Say that we pick something like the 3E or 4E XP chart, but divide every value by 10 (for convenience of handling, that's all). Then your combat, exploration, and interaction meter (CEI) gets divided up amongst those, with the core, balanced classes getting a total of 10 in each one. Maybe a rogue is 3/4/3, while a fighter is 4/3/3. Every core character is built on a minimum 3/3/3, with an edge somewhere that makes sense. (Niche classes might be more varied.) Total that number up (always 10 for the core classes) and divide your XP awards by that number. If you are playing nothing but such balanced classes, the DM can simply divide the XP award before he hands it out, and you can ignore all this.

Now, if you have a character that is truly 4/3/4 of some such mix, it is accounted for in the system.

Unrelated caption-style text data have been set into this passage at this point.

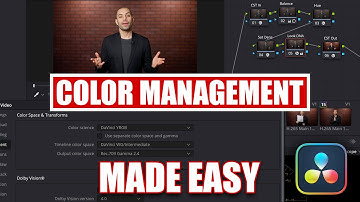 DaVinci Resolve Color Management Made Easy [ Color Space and Color Science Setup Tutorial ]
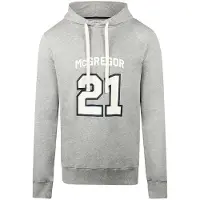 Mcgregor Graphic Hoody Medium Grey Melange Taglia: L | Felpe con cappuccio Outlet | Uomo | Grigio
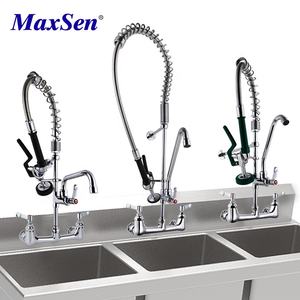 Grifo de preenjuague de montaje en pared ajustable de 8 ", grifo de resorte comercial, espray de preenjuague, grifo de cocina extraíble - Product Image 2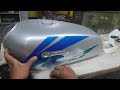 টাংকি কিভাবে রং করবেন fuel tank painting system rx100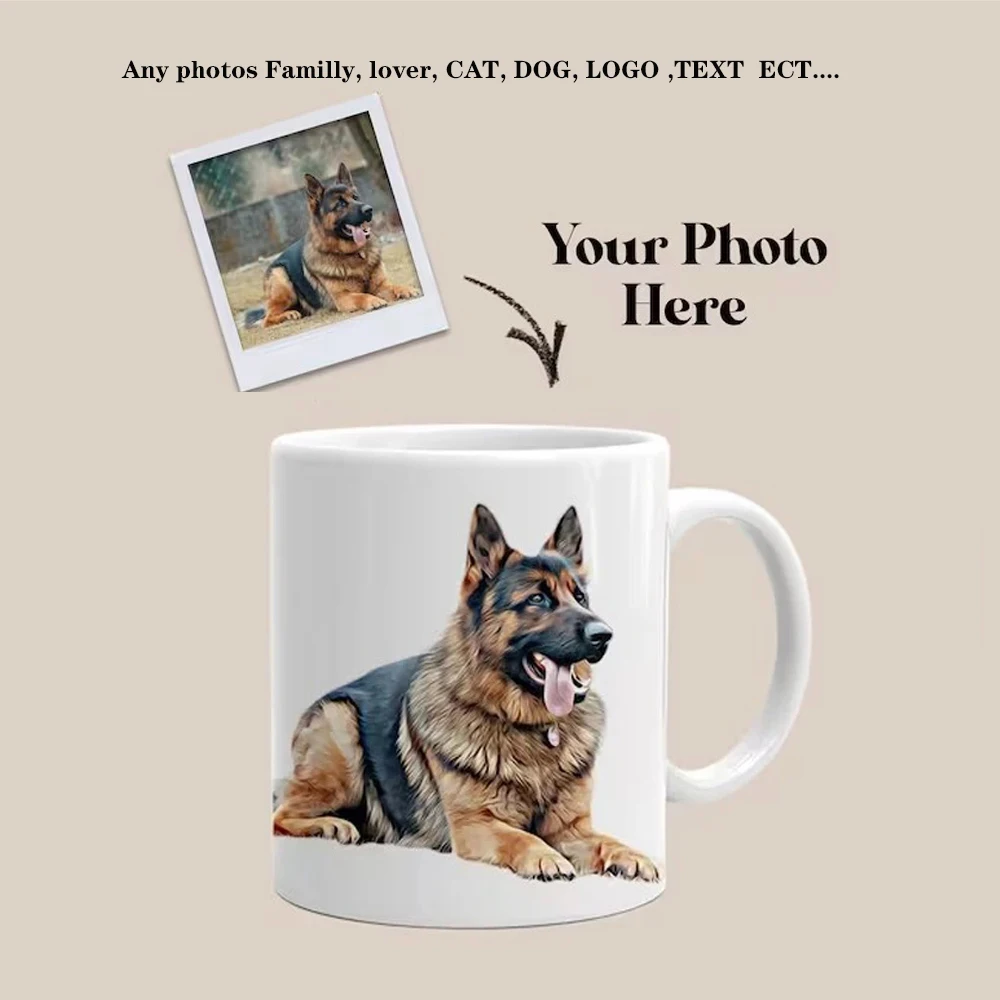 Coffee Tea Images - Tazza personalizzata con la tua foto,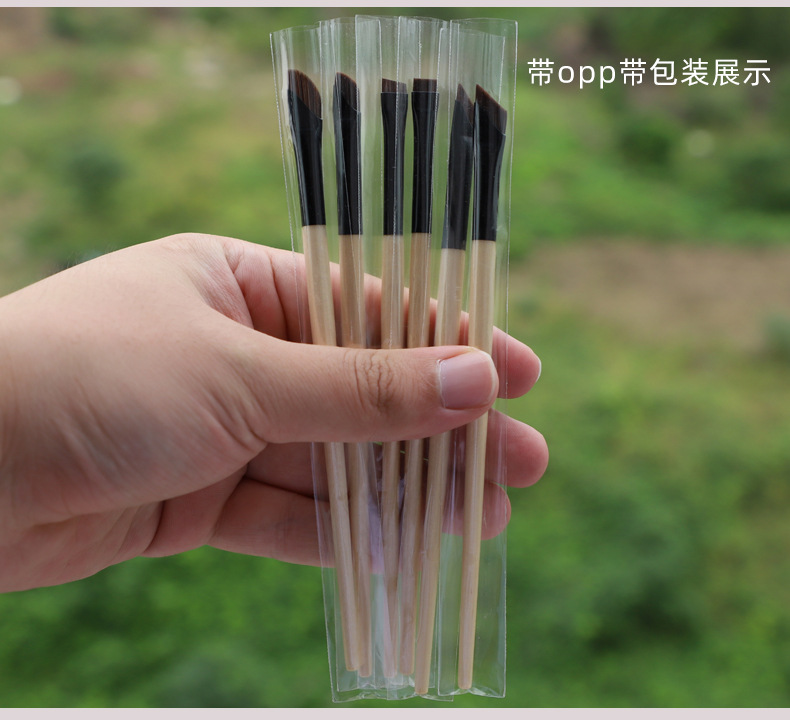 新款超薄刀锋刷眼睑下至镰刀眼线刷眼影细节卧蚕平头眉刷化妆刷详情16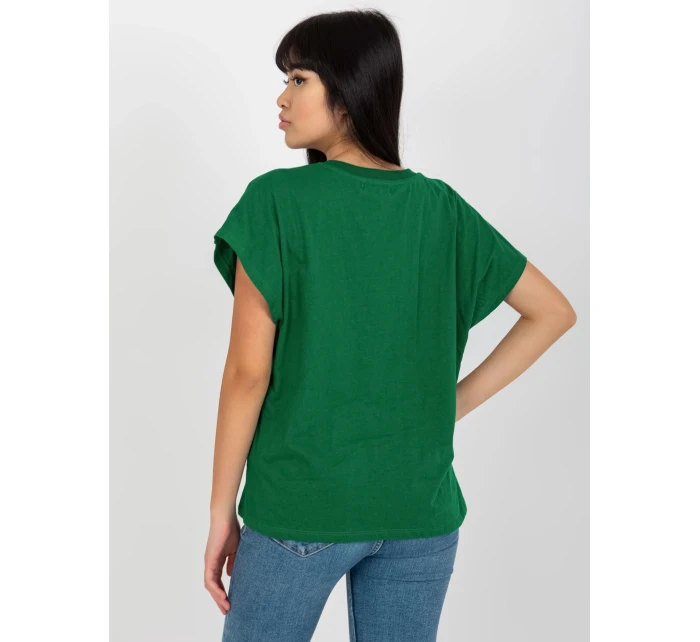 Dámské tričko TW TS 2005.43 tmavě zelená - FPrice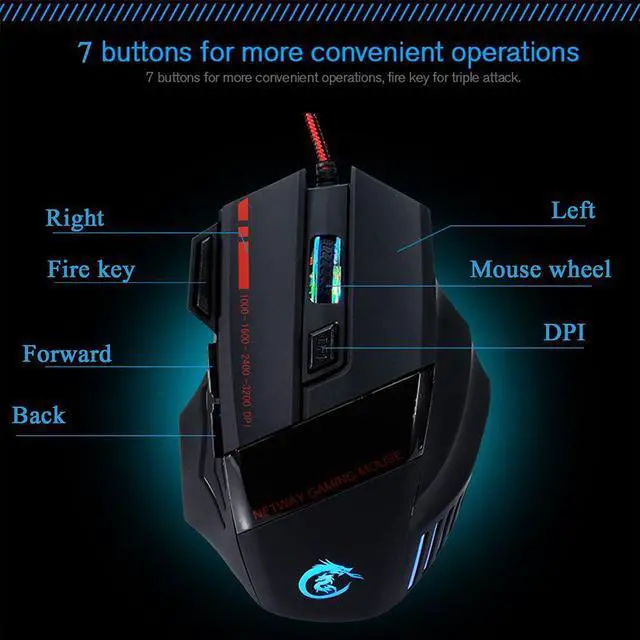 Alt view image 5 of 5 - Single hand One-Hand PS4 Gaming Keyboard RGB Backlit Portable Teclado Gamer Mini Gaming Keypad Mouse Set for PC Xbox Gamer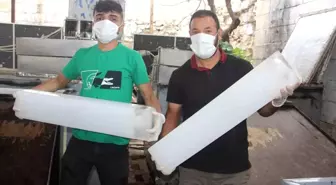 Şanlıurfa'da Buz Üreticileri Sezonu Erken Açtı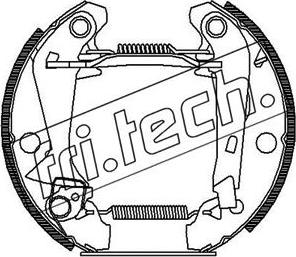 Fri.Tech. 16015 - Комплект гальм, барабанний механізм autozip.com.ua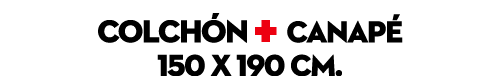 COLCH N + CANAP 150 x 190 cm. 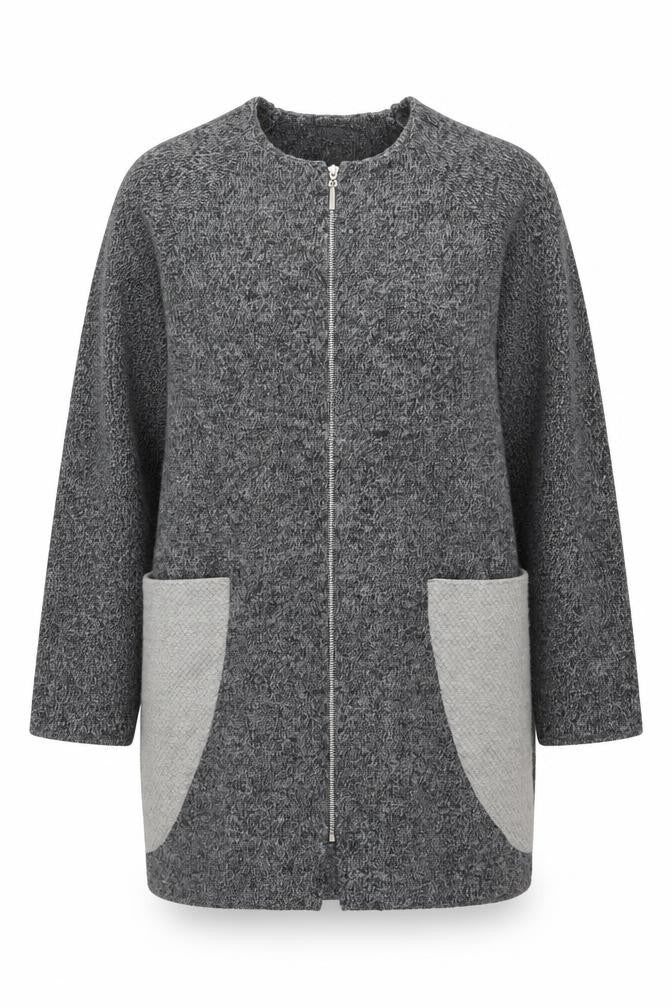Kivi Womens Grey   Jacket  Size L
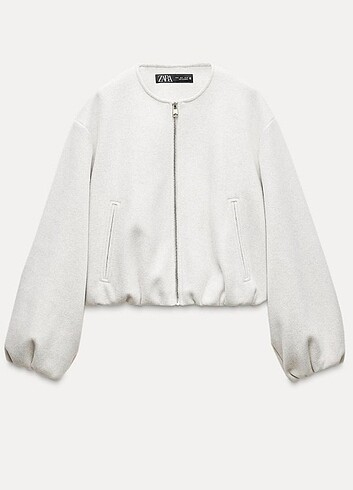 Zara beyaz bomber ceket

But this more complex meter goes beyond that. Say you are running a game that is heavy exploration at the expense of the other factors. Now you know which classes have an easy time of it or will naturally find the spotlight. You can adjust the factors to compensate, or you can do like you always have with a bard in a combat game or dumb, low Cha fighter in an interaction game--give the guy on the short end of the stick something extra or work the game so that it is ok or let the player enjoy the challenge.

As you can see, with the right meter, this isn't just about tacking on abilities and then forgetting about it, but nor is it anything new. Rather, it's a way of labeling and communicating something that DMs have been doing from the beginning, but without stamping on the class-based nature of the game.

Edit: Was cross-typing this with hanez before I saw his reply, believe it or not.